La production européenne ne pourra compenser l’absence de volumes français. La chaleur a impacté les rendements en Italie, Espagne et Portugal.  Avec 148 millions d’hectolitres cette année, les volumes produits reculent de 10 % à 12 % sur l’année précédente.  Les stocks français et le VCI ne combleront le déficit de récolte.

 

L’année à connu une suite de phénomènes climatiques. A partir du 20 avril, le gel sévissait sur plusieurs terroirs. Puis, la grêle s’est mise de la partie. Enfin, la chaleur et le manque de pluies dans les régions méditerranéennes ont affecté la maturité de certains raisins.
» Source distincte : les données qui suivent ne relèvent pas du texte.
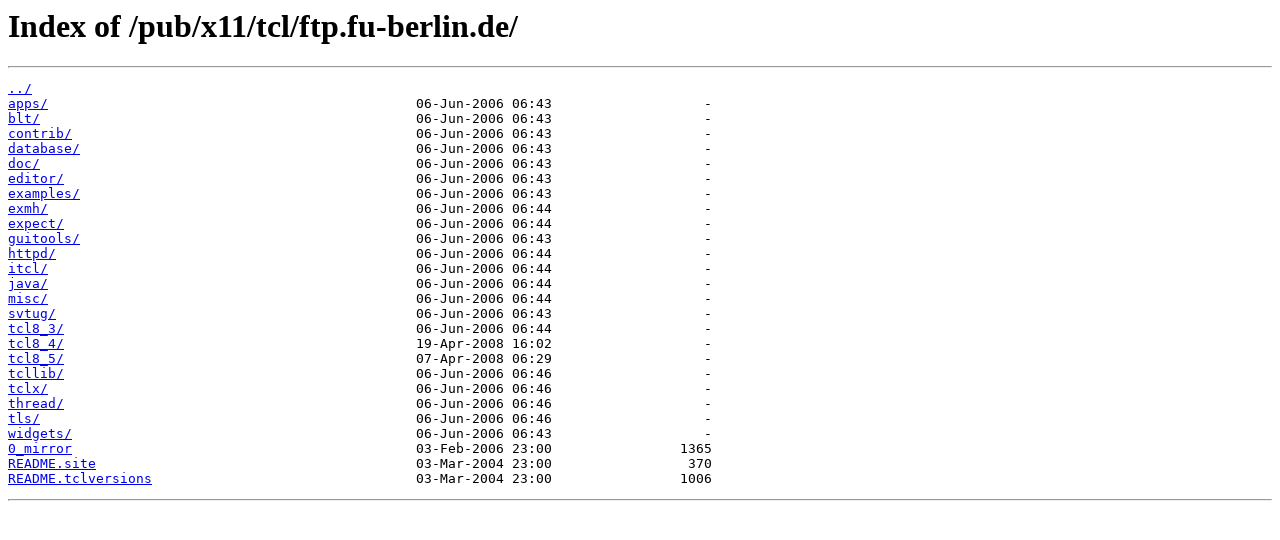

--- FILE ---
content_type: text/html
request_url: https://ftp5.gwdg.de/pub/x11/tcl/ftp.fu-berlin.de/
body_size: 3118
content:
<html>
<head><title>Index of /pub/x11/tcl/ftp.fu-berlin.de/</title></head>
<body>
<h1>Index of /pub/x11/tcl/ftp.fu-berlin.de/</h1><hr><pre><a href="../">../</a>
<a href="apps/">apps/</a>                                              06-Jun-2006 06:43                   -
<a href="blt/">blt/</a>                                               06-Jun-2006 06:43                   -
<a href="contrib/">contrib/</a>                                           06-Jun-2006 06:43                   -
<a href="database/">database/</a>                                          06-Jun-2006 06:43                   -
<a href="doc/">doc/</a>                                               06-Jun-2006 06:43                   -
<a href="editor/">editor/</a>                                            06-Jun-2006 06:43                   -
<a href="examples/">examples/</a>                                          06-Jun-2006 06:43                   -
<a href="exmh/">exmh/</a>                                              06-Jun-2006 06:44                   -
<a href="expect/">expect/</a>                                            06-Jun-2006 06:44                   -
<a href="guitools/">guitools/</a>                                          06-Jun-2006 06:43                   -
<a href="httpd/">httpd/</a>                                             06-Jun-2006 06:44                   -
<a href="itcl/">itcl/</a>                                              06-Jun-2006 06:44                   -
<a href="java/">java/</a>                                              06-Jun-2006 06:44                   -
<a href="misc/">misc/</a>                                              06-Jun-2006 06:44                   -
<a href="svtug/">svtug/</a>                                             06-Jun-2006 06:43                   -
<a href="tcl8_3/">tcl8_3/</a>                                            06-Jun-2006 06:44                   -
<a href="tcl8_4/">tcl8_4/</a>                                            19-Apr-2008 16:02                   -
<a href="tcl8_5/">tcl8_5/</a>                                            07-Apr-2008 06:29                   -
<a href="tcllib/">tcllib/</a>                                            06-Jun-2006 06:46                   -
<a href="tclx/">tclx/</a>                                              06-Jun-2006 06:46                   -
<a href="thread/">thread/</a>                                            06-Jun-2006 06:46                   -
<a href="tls/">tls/</a>                                               06-Jun-2006 06:46                   -
<a href="widgets/">widgets/</a>                                           06-Jun-2006 06:43                   -
<a href="0_mirror">0_mirror</a>                                           03-Feb-2006 23:00                1365
<a href="README.site">README.site</a>                                        03-Mar-2004 23:00                 370
<a href="README.tclversions">README.tclversions</a>                                 03-Mar-2004 23:00                1006
</pre><hr></body>
</html>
Selon Agreste, le Jura devrait enregistrer un recul de production de 54 % par rapport à l’an dernier, 44 % par rapport à la moyenne quinquennale, suivi du Bordelais (- 51 %, -41 %), des Charentes (- 30 %, - 35 %), de l’Alsace (- 27 %, - 17 %), du Sud-Est (- 14 %, - 8 %). Les autres régions souffrent d’une baisse d’environ 8 %.

 

Déjà, dans les terroirs, les commerciaux en équipements, produits œnologiques et phytosanitaires savent qu’ils devront faire preuve de persuasion. En cave, la faible production impacte déjà à la baisse la demande en produits œnologiques. La contraction des chiffres d’affaires pourrait provoquer un report des investissements surtout à la suite à une période généreuse de la manne européenne. Les producteurs les plus avisés savent que ces périodes s’avèrent propices à l’investissement dans la qualité et la productivité pour prendre opportunément un temps d’avance sur leurs confrères plus frileux.  D’autant plus que les amortissements s’effectuent sur plusieurs années, les bonnes, comme les moins bonnes.